• **Directive**
Each line from the one that holds "How far away is the multi-story" to the end of the records is to be retyped exactly. Pictures are not part of the copy.

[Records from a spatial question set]
○ ○ ○ ○ ○
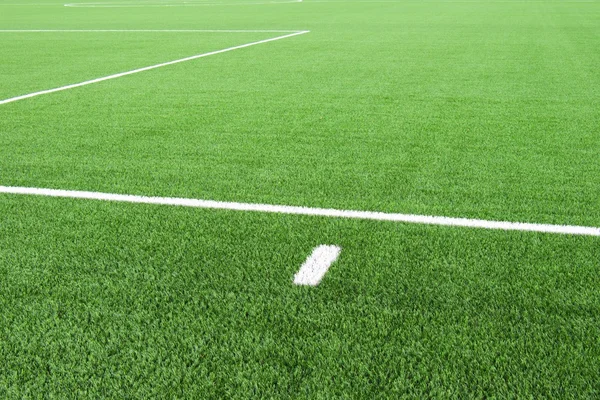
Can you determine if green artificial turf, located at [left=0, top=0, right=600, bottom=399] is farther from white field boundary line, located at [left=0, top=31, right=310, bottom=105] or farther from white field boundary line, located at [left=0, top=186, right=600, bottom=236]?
white field boundary line, located at [left=0, top=31, right=310, bottom=105]

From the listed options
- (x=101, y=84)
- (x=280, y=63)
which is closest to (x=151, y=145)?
(x=101, y=84)

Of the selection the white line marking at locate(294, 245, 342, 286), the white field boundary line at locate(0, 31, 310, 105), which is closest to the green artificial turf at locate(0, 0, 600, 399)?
the white line marking at locate(294, 245, 342, 286)

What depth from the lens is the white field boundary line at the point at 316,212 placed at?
9.00 ft

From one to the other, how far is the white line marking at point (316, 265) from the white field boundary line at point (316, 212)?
368 millimetres

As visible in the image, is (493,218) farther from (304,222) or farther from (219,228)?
(219,228)

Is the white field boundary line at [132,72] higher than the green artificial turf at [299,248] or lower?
lower

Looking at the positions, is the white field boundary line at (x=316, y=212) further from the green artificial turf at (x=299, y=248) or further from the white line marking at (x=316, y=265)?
the white line marking at (x=316, y=265)

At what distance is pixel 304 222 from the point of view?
285 cm

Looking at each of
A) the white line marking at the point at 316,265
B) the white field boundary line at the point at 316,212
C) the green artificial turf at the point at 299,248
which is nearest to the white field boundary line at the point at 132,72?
the green artificial turf at the point at 299,248

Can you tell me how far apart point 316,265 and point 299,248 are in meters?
0.17

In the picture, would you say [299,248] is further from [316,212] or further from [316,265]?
[316,212]

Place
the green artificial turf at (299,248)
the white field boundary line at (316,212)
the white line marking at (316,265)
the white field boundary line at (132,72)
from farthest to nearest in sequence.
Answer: the white field boundary line at (132,72) < the white field boundary line at (316,212) < the white line marking at (316,265) < the green artificial turf at (299,248)

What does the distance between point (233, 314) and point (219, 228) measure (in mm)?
745

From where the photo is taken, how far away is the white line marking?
7.63ft
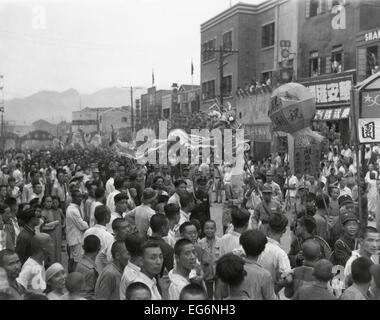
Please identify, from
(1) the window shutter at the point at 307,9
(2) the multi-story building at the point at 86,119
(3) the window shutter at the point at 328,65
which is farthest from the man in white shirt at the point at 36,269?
(2) the multi-story building at the point at 86,119

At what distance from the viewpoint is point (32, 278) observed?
15.1 feet

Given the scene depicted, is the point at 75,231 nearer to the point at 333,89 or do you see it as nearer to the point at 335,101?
the point at 335,101

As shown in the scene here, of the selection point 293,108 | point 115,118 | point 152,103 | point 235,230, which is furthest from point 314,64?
point 115,118

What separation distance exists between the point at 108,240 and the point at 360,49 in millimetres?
16871

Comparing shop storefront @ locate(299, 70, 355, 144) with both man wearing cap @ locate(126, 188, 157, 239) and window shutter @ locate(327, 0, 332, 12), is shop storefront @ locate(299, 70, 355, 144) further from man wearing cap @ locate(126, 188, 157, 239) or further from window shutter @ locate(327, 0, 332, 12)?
man wearing cap @ locate(126, 188, 157, 239)

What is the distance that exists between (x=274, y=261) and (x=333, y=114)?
56.8ft

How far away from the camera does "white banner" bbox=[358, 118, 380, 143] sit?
7000 mm

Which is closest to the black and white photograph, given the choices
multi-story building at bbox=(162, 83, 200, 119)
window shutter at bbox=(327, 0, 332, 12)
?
window shutter at bbox=(327, 0, 332, 12)

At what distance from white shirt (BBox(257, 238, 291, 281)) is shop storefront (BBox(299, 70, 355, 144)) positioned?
15.3m

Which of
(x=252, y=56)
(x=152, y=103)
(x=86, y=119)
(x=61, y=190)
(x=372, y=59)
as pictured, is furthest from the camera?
(x=86, y=119)

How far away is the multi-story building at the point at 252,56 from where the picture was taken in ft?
83.6

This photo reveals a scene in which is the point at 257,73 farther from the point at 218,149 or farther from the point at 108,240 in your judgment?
the point at 108,240

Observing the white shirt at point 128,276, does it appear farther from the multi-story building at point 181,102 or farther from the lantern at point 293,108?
the multi-story building at point 181,102
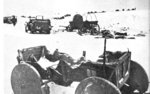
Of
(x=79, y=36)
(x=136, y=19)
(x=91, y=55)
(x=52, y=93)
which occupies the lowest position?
(x=52, y=93)

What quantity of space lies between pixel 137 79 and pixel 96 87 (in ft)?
1.89

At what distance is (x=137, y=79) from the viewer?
2.71m

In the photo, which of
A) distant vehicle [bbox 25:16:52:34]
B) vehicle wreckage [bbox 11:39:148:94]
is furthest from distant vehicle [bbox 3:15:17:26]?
vehicle wreckage [bbox 11:39:148:94]

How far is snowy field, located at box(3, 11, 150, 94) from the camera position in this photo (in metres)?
2.59

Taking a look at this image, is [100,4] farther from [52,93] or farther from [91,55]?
[52,93]

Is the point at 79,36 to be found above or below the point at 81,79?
above

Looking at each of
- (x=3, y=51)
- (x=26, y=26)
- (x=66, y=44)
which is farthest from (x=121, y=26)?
(x=3, y=51)

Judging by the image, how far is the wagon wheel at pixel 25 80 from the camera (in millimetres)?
2455

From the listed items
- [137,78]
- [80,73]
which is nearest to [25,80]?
[80,73]

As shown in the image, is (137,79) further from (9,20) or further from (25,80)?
(9,20)

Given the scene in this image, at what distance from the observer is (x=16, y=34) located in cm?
261

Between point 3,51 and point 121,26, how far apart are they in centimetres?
121

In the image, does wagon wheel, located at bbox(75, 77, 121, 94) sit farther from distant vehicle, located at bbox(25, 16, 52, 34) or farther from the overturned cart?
distant vehicle, located at bbox(25, 16, 52, 34)

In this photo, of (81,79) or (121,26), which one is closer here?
○ ○ ○ ○ ○
• **Task output**
How far away is the multi-story building at the point at 252,56 from where the picture was taken in ft?
83.6

This photo reveals a scene in which is the point at 257,73 farther from the point at 218,149 or farther from the point at 108,240 in your judgment?
the point at 108,240

Observing the white shirt at point 128,276, does it appear farther from the multi-story building at point 181,102 or farther from the lantern at point 293,108?
the multi-story building at point 181,102
Of
(x=79, y=36)
(x=136, y=19)
(x=91, y=55)
(x=52, y=93)
which occupies the lowest position?
(x=52, y=93)

What quantity of space lies between pixel 137 79 and pixel 96 87 (in ft)?
1.89

At what distance is (x=137, y=79) from the viewer?
2.71m

In the photo, which of
A) distant vehicle [bbox 25:16:52:34]
B) vehicle wreckage [bbox 11:39:148:94]
is furthest from distant vehicle [bbox 3:15:17:26]?
vehicle wreckage [bbox 11:39:148:94]

How far is snowy field, located at box(3, 11, 150, 94) from the camera position in this photo (in metres)?
2.59

Taking a look at this image, is [100,4] farther from [52,93] or farther from [91,55]?
[52,93]

Is the point at 79,36 to be found above or below the point at 81,79?
above

Looking at each of
- (x=3, y=51)
- (x=26, y=26)
- (x=66, y=44)
which is farthest from (x=121, y=26)?
(x=3, y=51)

Judging by the image, how far is the wagon wheel at pixel 25 80 from the camera (in millimetres)?
2455

From the listed items
- [137,78]
- [80,73]
which is nearest to [25,80]?
[80,73]

As shown in the image, is (137,79) further from (9,20) or further from (25,80)?
(9,20)

Given the scene in this image, at what distance from the observer is (x=16, y=34) located in cm?
261

Between point 3,51 and point 121,26, how far apart are they in centimetres?
121

In the image, does wagon wheel, located at bbox(75, 77, 121, 94) sit farther from distant vehicle, located at bbox(25, 16, 52, 34) or farther from the overturned cart?
distant vehicle, located at bbox(25, 16, 52, 34)

In this photo, of (81,79) or (121,26), which one is closer here?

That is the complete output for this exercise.